Lionel Snell is a contemporary English magician, publisher, and author on magic and philosophy. He has published works under various pen names, and is most famously known as Ramsey Dukes.  He has been described as "an important early contributor to the discussions of occultism in the mid- to late 1970s".

Career
In his youth, Snell received a series of scholarships which eventually allowed him to attend Emmanuel College, Cambridge, where he graduated with a degree in Pure Mathematics. 

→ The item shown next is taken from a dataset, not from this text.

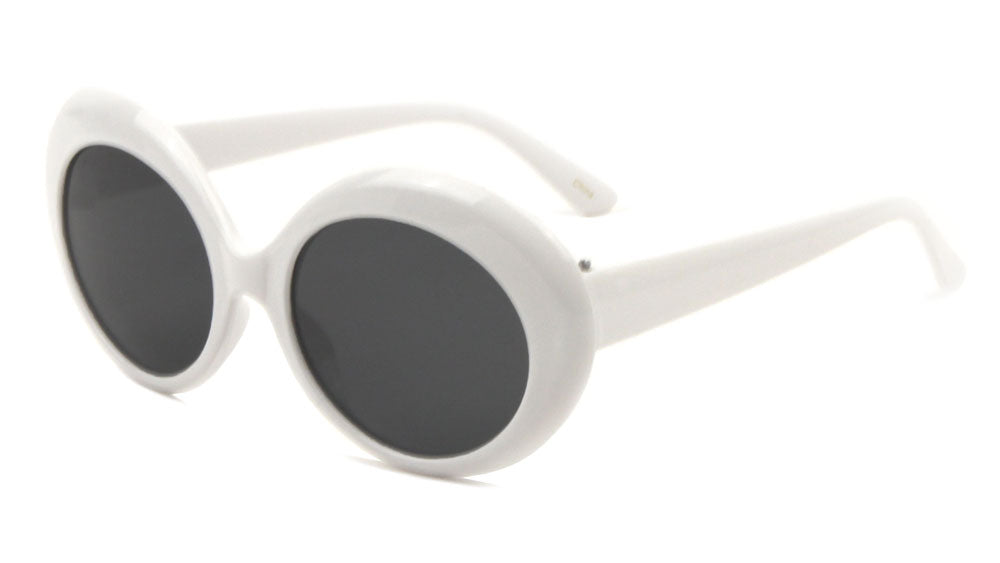 Thick White Oval Fashion Sunglasses Wholesale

His writings on the English artist and occultist Austin Osman Spare in  Agape Occult Review (1972), and his philosophical theories published in SSOTBME - An Essay on Magic (1974) brought him into contact with the nascent chaos magic movement of the 1970s. Snell was active within this environment for most of the 1970s to the 1980s. 

The novel approach to magic which he developed during this period has been described as synthesizing "the works of Crowley, Spare and Carlos Casteneda into a form of magical libertarianism." Due to his contribution in this area, Snell is often regarded as an important figure in the historical emergence of the chaos magic current.

In 1977, he claimed to have performed a well-known, but notably laborious and rarely attempted ritual called the Abramelin operation.
 
Snell’s book Words Made Flesh (1987) takes a philosophical approach to the nature of reality. In this work, Snell outlines his “information model” theory of magic, which entertains the possibility that the universe could be a virtual reality. This theme was later extensively explored in popular culture through films such as The Matrix.

As well as being a theorist of magic, Snell has also been an avid practitioner. In this capacity, he has engaged with organisations such as the Ordo Templi Orientis and Illuminates of Thanateros.

Since 2015, Snell has been running a YouTube channel, which has over a quarter million views as of July 2022.

Partial bibliography
Works include:

 SSOTBME: An Essay on Magic, Its Foundations, Development and Place in Modern Life
1st edition: The Mouse That Spins, 1974. 
Hardcover: Turner, 1979. 
SSOTBME has been published in Polish as STCMO: seksualne tajemnice czarnych magów obnażone: esej o magii, jej podstawach, rozwoju i miejscu we współczesnym życiu. Zielony Lew. 
 SSOTBME Revised: An Essay on Magic. The Mouse That Spins, 2002. 
 Thundersqueak: The Confessions of a Right Wing Anarchist, with Liz Angerford and Ambrose Lee. The Mouse That Spins.  (3rd rev. ed., 2003)
 Words Made Flesh, Mouse That Spins.  (2nd rev. ed., 2003)
 BLAST Your Way to Megabuck$ with my SECRET Sex-Power Formula. The Mouse That Spins.  (2nd rev. ed., 2003)
BLAST... has been published in German as Zaster-Blaster, Zapp Dir den Weg zum GiGaGeld mit meiner GEHEIMEN SEX-KRAFT-FORMEL. 
 The Good, the Bad the Funny, with Adamai Philotunus. The Mouse That Spins, 2002. 
 What I Did in My Holidays: Essays on Black Magic, Satanism, Devil Worship and Other Niceties. Mandrake Press Ltd, 1999. 
 Uncle Ramsey's Little Book of Demons: The Positive Advantages of the Personification of Life's Problems. Aeon Books, 2005. 
 "How to See Fairies: Discover your Psychic Powers in Six Weeks". Aeon Books, 2011. 
 The Abramelin Diaries. Aeon Books, 2019. 
 Thoughts on Abramelin. The Mouse That Spins, 2019. 
 My Years of Magical Thinking. The Mouse That Spins, 2017. 
 Thoughts on: Post-truth Politics & Magical Thinking. The Mouse That Spins, 2019.

References

Citations

Works cited

External links

Living people
British male writers
British non-fiction writers
Chaos magicians
Male non-fiction writers
Year of birth missing (living people)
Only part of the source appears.